The Three Ways Teams Game Their Own Evals

Cherry-Picked Judge Calibration

Most teams using LLM-as-judge evaluation choose a judge model, write a rubric, generate some outputs, check whether the scores "feel right," and then ship the eval system. The calibration step is the trap.

When you adjust your rubric until it produces scores that match your intuitions, you're training your evaluator on your biases. If your team believes verbose, confident-sounding answers are better, you'll tune the rubric to reward verbosity. If you spot-check only on cases where your system performs well, you'll calibrate on an unrepresentative slice.

The result is an evaluator that systematically rewards the surface features your team associates with quality, not actual quality. Models can and do learn to exploit these: formatting tricks, keyword stuffing, and confident tone reliably boost scores in many LLM-as-judge setups. A model that answers "This is clearly X, because [three bullet points of plausible-sounding reasoning]" will outscore one that says "It's probably X, though there's ambiguity here" — even when the second answer is more epistemically honest and more useful.

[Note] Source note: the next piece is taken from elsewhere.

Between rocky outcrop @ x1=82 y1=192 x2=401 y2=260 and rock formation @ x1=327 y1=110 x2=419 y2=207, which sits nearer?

Training Set Contamination

Eval suites accumulate contamination through proximity to training pipelines. The most common path: you find an area where your model performs poorly, create new fine-tuning examples to fix it, and re-evaluate. If your eval set and your fine-tuning set aren't cleanly separated, you're now testing on data adjacent to what you trained on.

The effect shows up as mysteriously high scores on benchmarks paired with baffling production failures. Research examining leading open- and closed-source models on clean benchmarks found accuracy drops of up to 13% compared to scores on established benchmarks — with several model families showing systematic overfitting across almost all model sizes. LiveCodeBench, which continuously collects novel problems from competitive programming sites after model training cutoffs, exposed this directly: models with strong static benchmark scores showed stark drops when faced with genuinely novel problems.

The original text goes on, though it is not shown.